- Supplied entries
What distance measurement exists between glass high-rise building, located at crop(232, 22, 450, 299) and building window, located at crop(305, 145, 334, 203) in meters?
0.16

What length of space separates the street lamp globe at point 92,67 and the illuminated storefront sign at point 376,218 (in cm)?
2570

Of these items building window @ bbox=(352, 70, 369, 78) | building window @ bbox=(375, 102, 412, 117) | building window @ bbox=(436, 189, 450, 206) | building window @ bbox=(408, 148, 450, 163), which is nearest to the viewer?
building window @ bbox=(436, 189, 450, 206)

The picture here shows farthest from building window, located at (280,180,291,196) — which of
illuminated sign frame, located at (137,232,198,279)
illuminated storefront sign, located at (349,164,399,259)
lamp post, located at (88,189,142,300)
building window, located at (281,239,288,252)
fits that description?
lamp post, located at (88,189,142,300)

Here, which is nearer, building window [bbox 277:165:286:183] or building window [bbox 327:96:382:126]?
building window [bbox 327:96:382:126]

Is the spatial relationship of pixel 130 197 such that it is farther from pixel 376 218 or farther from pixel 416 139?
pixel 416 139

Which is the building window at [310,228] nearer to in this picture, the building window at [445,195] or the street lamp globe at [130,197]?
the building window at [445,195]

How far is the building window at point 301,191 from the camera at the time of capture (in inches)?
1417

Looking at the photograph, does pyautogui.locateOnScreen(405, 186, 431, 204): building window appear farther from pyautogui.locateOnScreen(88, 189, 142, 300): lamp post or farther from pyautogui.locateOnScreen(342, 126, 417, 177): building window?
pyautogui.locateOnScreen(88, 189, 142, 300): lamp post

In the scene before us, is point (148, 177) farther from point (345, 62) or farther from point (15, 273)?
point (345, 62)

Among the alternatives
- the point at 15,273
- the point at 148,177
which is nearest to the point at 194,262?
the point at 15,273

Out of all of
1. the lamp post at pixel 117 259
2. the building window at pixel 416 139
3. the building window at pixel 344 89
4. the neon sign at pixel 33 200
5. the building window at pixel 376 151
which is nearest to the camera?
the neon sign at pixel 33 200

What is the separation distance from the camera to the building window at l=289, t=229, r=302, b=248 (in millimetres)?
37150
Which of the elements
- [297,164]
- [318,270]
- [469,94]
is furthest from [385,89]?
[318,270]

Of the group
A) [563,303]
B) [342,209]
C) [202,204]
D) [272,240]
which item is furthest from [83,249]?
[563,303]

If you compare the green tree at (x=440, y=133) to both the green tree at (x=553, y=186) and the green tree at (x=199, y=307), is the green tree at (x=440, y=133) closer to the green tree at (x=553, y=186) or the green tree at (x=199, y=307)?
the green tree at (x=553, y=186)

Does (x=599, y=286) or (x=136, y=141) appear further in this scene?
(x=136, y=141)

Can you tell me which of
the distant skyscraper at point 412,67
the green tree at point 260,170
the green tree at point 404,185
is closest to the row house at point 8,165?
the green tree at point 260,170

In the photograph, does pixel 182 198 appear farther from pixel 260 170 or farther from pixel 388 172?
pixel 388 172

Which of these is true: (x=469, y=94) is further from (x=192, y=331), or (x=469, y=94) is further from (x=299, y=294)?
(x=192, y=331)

- Written instruction
Copy the records above exactly.

- Task solution
What distance measurement exists between glass high-rise building, located at crop(232, 22, 450, 299) and building window, located at crop(305, 145, 334, 203) in meters?
0.16

What length of space separates the street lamp globe at point 92,67 and the illuminated storefront sign at point 376,218 (in cm)?
2570

Of these items building window @ bbox=(352, 70, 369, 78) | building window @ bbox=(375, 102, 412, 117) | building window @ bbox=(436, 189, 450, 206) | building window @ bbox=(408, 148, 450, 163), which is nearest to the viewer?
building window @ bbox=(436, 189, 450, 206)

The picture here shows farthest from building window, located at (280,180,291,196) — which of
illuminated sign frame, located at (137,232,198,279)
illuminated storefront sign, located at (349,164,399,259)
lamp post, located at (88,189,142,300)
building window, located at (281,239,288,252)
fits that description?
lamp post, located at (88,189,142,300)

Here, which is nearer, building window [bbox 277:165:286:183] or building window [bbox 327:96:382:126]?
building window [bbox 327:96:382:126]

Is the spatial relationship of pixel 130 197 such that it is farther from pixel 376 218 or farther from pixel 416 139?
pixel 416 139

Which is the building window at [310,228] nearer to in this picture, the building window at [445,195] or the street lamp globe at [130,197]?
the building window at [445,195]

How far is the building window at point 301,191 from the camera at the time of capture (in inches)?
1417

Looking at the photograph, does pyautogui.locateOnScreen(405, 186, 431, 204): building window appear farther from pyautogui.locateOnScreen(88, 189, 142, 300): lamp post or farther from pyautogui.locateOnScreen(342, 126, 417, 177): building window?
pyautogui.locateOnScreen(88, 189, 142, 300): lamp post

In the scene before us, is point (148, 177) farther from point (345, 62) or farther from point (15, 273)?
point (345, 62)

Among the alternatives
- the point at 15,273
- the point at 148,177
which is nearest to the point at 194,262?
the point at 15,273

Out of all of
1. the lamp post at pixel 117 259
2. the building window at pixel 416 139
3. the building window at pixel 344 89
4. the neon sign at pixel 33 200
5. the building window at pixel 376 151
which is nearest to the camera?
the neon sign at pixel 33 200

What is the separation distance from the camera to the building window at l=289, t=229, r=302, b=248 (in millimetres)?
37150
Which of the elements
- [297,164]
- [318,270]
- [469,94]
is furthest from [385,89]?
[318,270]

Of the group
A) [563,303]
B) [342,209]
C) [202,204]
D) [272,240]
which item is furthest from [83,249]?
[563,303]

If you compare the green tree at (x=440, y=133) to both the green tree at (x=553, y=186) and the green tree at (x=199, y=307), is the green tree at (x=440, y=133) closer to the green tree at (x=553, y=186) or the green tree at (x=199, y=307)?
the green tree at (x=553, y=186)

Does (x=599, y=286) or (x=136, y=141) appear further in this scene?
(x=136, y=141)

Can you tell me which of
the distant skyscraper at point 412,67
the green tree at point 260,170
the green tree at point 404,185
is closest to the row house at point 8,165?
the green tree at point 260,170

In the photograph, does pixel 182 198 appear farther from pixel 260 170 or farther from pixel 388 172?
pixel 388 172

Which of these is true: (x=469, y=94) is further from (x=192, y=331), or (x=469, y=94) is further from (x=299, y=294)?
(x=192, y=331)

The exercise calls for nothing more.